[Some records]
*-*-*

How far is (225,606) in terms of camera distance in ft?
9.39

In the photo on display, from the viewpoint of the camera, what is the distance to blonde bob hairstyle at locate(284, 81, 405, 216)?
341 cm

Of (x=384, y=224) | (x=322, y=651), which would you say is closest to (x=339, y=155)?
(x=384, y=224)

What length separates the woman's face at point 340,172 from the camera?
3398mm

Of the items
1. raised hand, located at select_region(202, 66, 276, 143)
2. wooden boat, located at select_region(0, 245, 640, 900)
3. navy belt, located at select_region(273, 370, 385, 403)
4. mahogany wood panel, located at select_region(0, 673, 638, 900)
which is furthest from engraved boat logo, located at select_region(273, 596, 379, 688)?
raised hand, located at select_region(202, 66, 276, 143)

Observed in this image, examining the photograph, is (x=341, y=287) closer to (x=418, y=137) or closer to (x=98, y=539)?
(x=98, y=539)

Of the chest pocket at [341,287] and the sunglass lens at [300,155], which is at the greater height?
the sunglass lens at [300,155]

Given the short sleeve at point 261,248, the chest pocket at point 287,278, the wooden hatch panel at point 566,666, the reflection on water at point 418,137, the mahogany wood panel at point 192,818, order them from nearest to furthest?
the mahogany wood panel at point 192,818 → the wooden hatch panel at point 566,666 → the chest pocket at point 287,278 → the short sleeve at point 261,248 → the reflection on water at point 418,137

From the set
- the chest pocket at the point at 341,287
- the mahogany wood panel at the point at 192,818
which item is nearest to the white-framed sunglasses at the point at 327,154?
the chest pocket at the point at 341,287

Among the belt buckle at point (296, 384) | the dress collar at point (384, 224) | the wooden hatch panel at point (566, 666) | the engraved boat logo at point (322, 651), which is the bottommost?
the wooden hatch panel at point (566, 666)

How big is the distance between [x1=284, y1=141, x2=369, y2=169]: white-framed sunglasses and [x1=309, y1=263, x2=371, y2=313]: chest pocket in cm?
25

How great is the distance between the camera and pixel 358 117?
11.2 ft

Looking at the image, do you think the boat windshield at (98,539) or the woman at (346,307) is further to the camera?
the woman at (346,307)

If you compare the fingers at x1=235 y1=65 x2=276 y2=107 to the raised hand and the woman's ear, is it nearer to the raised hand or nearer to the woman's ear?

*-*-*

▸ TASK REQUIREMENTS: Can you print all of the lines above again, word for word?

▸ SOLUTION TO THE EXERCISE:
How far is (225,606) in terms of camera distance in ft?
9.39

In the photo on display, from the viewpoint of the camera, what is the distance to blonde bob hairstyle at locate(284, 81, 405, 216)?
341 cm

Of (x=384, y=224) | (x=322, y=651), which would you say is closest to (x=339, y=155)?
(x=384, y=224)

What length separates the woman's face at point 340,172 from the camera?
3398mm

Of the items
1. raised hand, located at select_region(202, 66, 276, 143)
2. wooden boat, located at select_region(0, 245, 640, 900)
3. navy belt, located at select_region(273, 370, 385, 403)
4. mahogany wood panel, located at select_region(0, 673, 638, 900)
which is furthest from engraved boat logo, located at select_region(273, 596, 379, 688)?
raised hand, located at select_region(202, 66, 276, 143)

Observed in this image, examining the photograph, is (x=341, y=287) closer to (x=418, y=137) or closer to (x=98, y=539)?
(x=98, y=539)

Of the chest pocket at [341,287] and the sunglass lens at [300,155], which is at the greater height?
the sunglass lens at [300,155]

Given the short sleeve at point 261,248, the chest pocket at point 287,278, the wooden hatch panel at point 566,666, the reflection on water at point 418,137, the mahogany wood panel at point 192,818, order them from nearest to furthest?
the mahogany wood panel at point 192,818 → the wooden hatch panel at point 566,666 → the chest pocket at point 287,278 → the short sleeve at point 261,248 → the reflection on water at point 418,137

From the set
- the chest pocket at the point at 341,287
- the mahogany wood panel at the point at 192,818
which item is nearest to the white-framed sunglasses at the point at 327,154?
the chest pocket at the point at 341,287

Among the belt buckle at point (296, 384) | the dress collar at point (384, 224) | the wooden hatch panel at point (566, 666) | the engraved boat logo at point (322, 651), which is the bottommost?
the wooden hatch panel at point (566, 666)

How big is the distance between [x1=284, y1=141, x2=369, y2=169]: white-framed sunglasses and [x1=309, y1=263, x2=371, y2=313]: chest pocket in cm?
25

How great is the distance between the camera and pixel 358 117?
11.2 ft

Looking at the image, do you think the boat windshield at (98,539) or the woman at (346,307) is further to the camera?
the woman at (346,307)

If you compare the fingers at x1=235 y1=65 x2=276 y2=107 to the raised hand and the woman's ear, is it nearer to the raised hand or nearer to the woman's ear?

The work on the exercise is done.